Она достала из-за пазухи открывалку. Виктор ловко открыл банки: рыба, оливки, паштет.

— Я пойду, — с невыразимой тоской сказала сестра Мина.

— Давай пообедаем, я столько не съем! — потянул ее за руку Виктор.

— Нет! — заверещала она и отбежала на край поляны.

Виктор несколько раз предлагал ей поесть, приступая к новой банке; она издалека визжала свое: нет! В конце концов он насытился и доедал все с большим трудом — впрок. Вдруг, как коршун, Мина кинулась к нему и выхватила прямо из рук банку с макрелью. Виктор и глазом не успел моргнуть, как Мина уже скрылась из виду. Он встал и обнаружил ее не так далеко — за ближайшей простыней. Как загнанный звереныш, она доставала из банки рукой содержимое и запихивала в рот.

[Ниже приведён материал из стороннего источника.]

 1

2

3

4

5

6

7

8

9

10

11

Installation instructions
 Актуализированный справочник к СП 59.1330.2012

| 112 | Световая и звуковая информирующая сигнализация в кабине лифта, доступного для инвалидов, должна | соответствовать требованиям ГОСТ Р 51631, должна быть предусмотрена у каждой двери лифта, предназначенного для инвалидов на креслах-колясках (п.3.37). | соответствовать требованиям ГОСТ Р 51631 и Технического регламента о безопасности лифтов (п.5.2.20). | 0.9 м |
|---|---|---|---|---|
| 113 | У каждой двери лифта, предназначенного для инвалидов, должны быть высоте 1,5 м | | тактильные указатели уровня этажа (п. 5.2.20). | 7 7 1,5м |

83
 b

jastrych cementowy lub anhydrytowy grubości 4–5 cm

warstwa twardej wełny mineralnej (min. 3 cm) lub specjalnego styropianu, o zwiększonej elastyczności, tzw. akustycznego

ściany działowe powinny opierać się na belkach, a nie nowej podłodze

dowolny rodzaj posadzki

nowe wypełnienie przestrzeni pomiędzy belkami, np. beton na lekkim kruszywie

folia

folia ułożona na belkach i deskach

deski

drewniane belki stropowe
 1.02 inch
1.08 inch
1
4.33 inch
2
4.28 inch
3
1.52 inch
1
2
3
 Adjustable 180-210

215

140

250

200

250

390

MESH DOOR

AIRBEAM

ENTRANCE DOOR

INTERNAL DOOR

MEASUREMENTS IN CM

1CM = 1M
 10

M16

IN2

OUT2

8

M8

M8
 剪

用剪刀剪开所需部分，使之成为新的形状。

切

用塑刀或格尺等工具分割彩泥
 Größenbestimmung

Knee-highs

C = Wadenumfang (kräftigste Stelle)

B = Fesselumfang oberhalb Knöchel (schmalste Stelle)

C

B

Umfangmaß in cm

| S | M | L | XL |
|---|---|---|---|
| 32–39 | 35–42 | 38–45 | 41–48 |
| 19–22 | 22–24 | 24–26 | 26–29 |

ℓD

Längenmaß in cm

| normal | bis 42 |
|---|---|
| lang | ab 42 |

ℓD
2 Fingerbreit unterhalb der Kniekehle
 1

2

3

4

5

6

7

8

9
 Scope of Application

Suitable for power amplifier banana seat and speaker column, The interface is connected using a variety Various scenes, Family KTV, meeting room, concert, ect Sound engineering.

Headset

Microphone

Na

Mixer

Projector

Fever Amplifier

— Мина, тут вот оливки остались, — как можно мягче сказал Виктор, но она закричала:

— Не подходи!

— Возьми хоть хлеба…

Она доела и запустила банку в его сторону, сама растянулась на пустой простыне и затихла.

— Мина, Мина! — позвал Виктор. — Как хоть тебя звать?

Она не отвечала. Виктор встал и осторожно направился к ней.

— Теперь он убьет меня, — приподнялась и она. — Слышишь, он убьет меня! Не подходи, ты хоть не подходи! — закричала она в отчаянии. — Попробуй скажи ему — он тут же меня прибьет.

Ее начинала бить мелкая дрожь.

— Кто убьет? Никто не убьет… Что ты такого сделала?

— Я съела священный обед. Нам запрещено есть… Только хлеб.

— Почему же запрещено? — подбирался к ней Виктор. — Когда спустишься на землю, будешь снова все есть.

— Нет! — заорала она. — Не спущусь! Не буду! Ничего не буду!

И у нее началась истерика. Мина билась головой о землю, рвала простыню в исступлении, по-звериному завывала…

Виктор от неожиданности растерялся: как в такой ситуации действовать — он не знал. Но Мина расходилась все сильнее и сильнее. От ее криков, казалось, мертвые встанут, а уж из лагеря прибегут — точно. Докажи потом, что это не ты довел ее до истерики. Эта мысль и заставила Виктора действовать решительно. Он упал на нее всем телом, заломил назад руки, прижал своей ногой ее ноги. Она вырывалась, но силы все же были на его стороне. Через некоторое время конвульсии прекратились, но она еще вскрикивала, стонала, смотрела на него безумными глазами.

— Мина, Миночка, ну что с тобой, успокойся! Успокойся и никого не бойся, — стал уговаривать Виктор. — Я с тобой, с тобой, успокойся… Ну что же это с тобой такое случилось? Мы же с Богом, мы совсем близко от Бога…

Мина затихла.

— Не говори ему, что я ела, — всхлипнула она. — Тяжело как…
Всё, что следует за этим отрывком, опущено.